----- Supplied passage
Carrier Air Wing, released in Japan as , is a 1990 side-scrolling shooting game released for the CP System arcade hardware by Capcom. It is the spiritual successor to U.N. Squadron, which was released in the previous year. As with the original, players chose any one of three different jet fighters and battle their way through ten enemy-packed stages. Other ideas carried over from U.N. Squadron include the shop, which allows players to buy weapon and shield upgrades for their jet fighter between stages, and the energy bar, which is replaced by a "fuel bar" which starts full at the start of each stage and decreases as time passes with some fuel lost each time the plane is damaged. The game has two different endings, depending on whether the game is finished with only one coin or not. A version for the Capcom Power System Changer was planned and previewed but never released.
----------
» The problem
Retype the passage about the arcade game Carrier Air Wing in full, keeping every word and punctuation mark unchanged.
----- Dataset extract
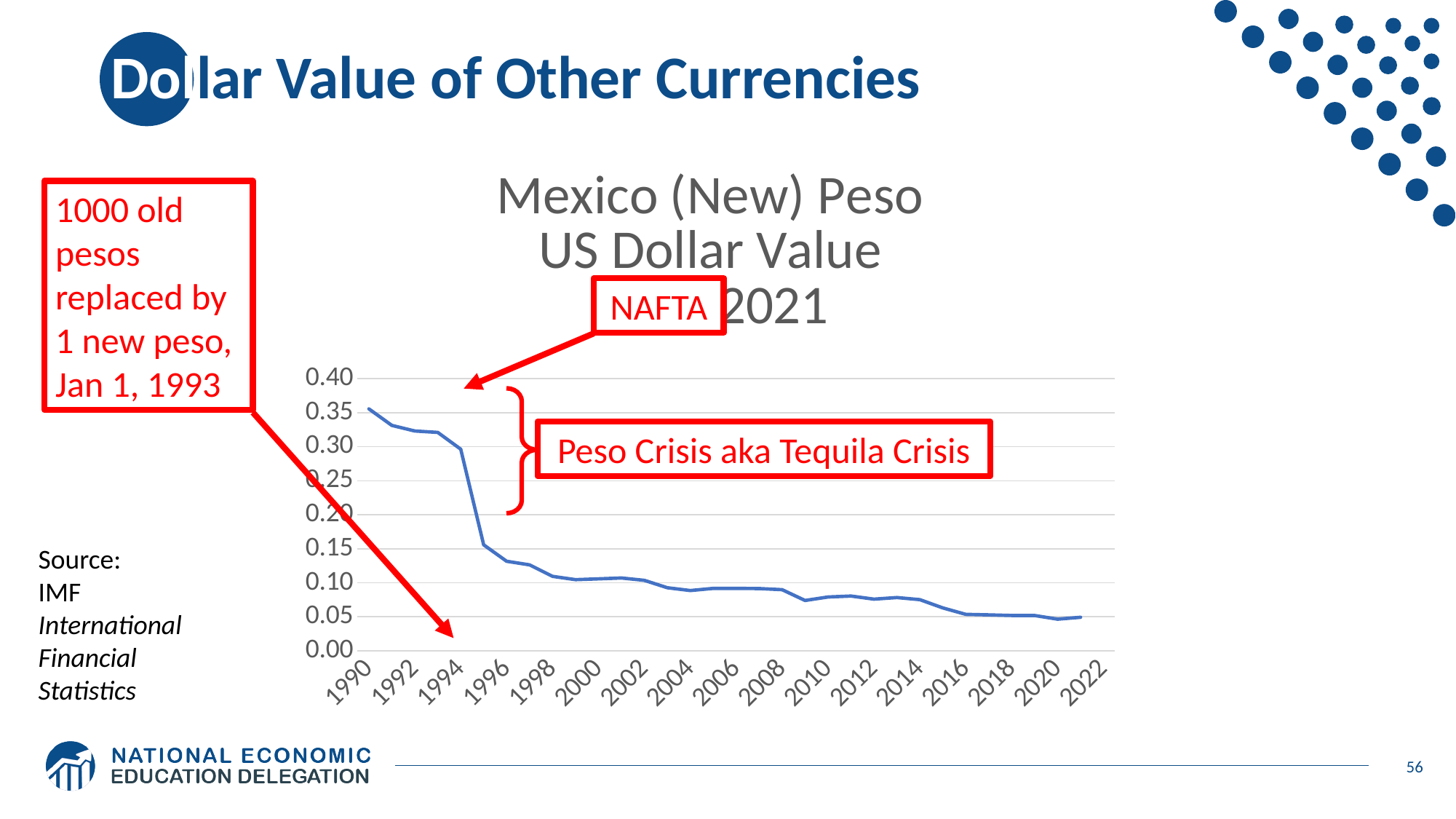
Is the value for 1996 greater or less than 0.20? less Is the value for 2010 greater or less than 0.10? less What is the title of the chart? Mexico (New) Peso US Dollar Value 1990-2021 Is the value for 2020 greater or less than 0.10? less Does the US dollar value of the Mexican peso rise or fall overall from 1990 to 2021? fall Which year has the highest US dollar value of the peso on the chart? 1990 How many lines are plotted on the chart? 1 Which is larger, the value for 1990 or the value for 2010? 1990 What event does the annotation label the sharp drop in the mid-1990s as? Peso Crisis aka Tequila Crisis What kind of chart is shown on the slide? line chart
----------
» Solution to the problem
Carrier Air Wing, released in Japan as , is a 1990 side-scrolling shooting game released for the CP System arcade hardware by Capcom. It is the spiritual successor to U.N. Squadron, which was released in the previous year. As with the original, players chose any one of three different jet fighters and battle their way through ten enemy-packed stages. Other ideas carried over from U.N. Squadron include the shop, which allows players to buy weapon and shield upgrades for their jet fighter between stages, and the energy bar, which is replaced by a "fuel bar" which starts full at the start of each stage and decreases as time passes with some fuel lost each time the plane is damaged. The game has two different endings, depending on whether the game is finished with only one coin or not. A version for the Capcom Power System Changer was planned and previewed but never released.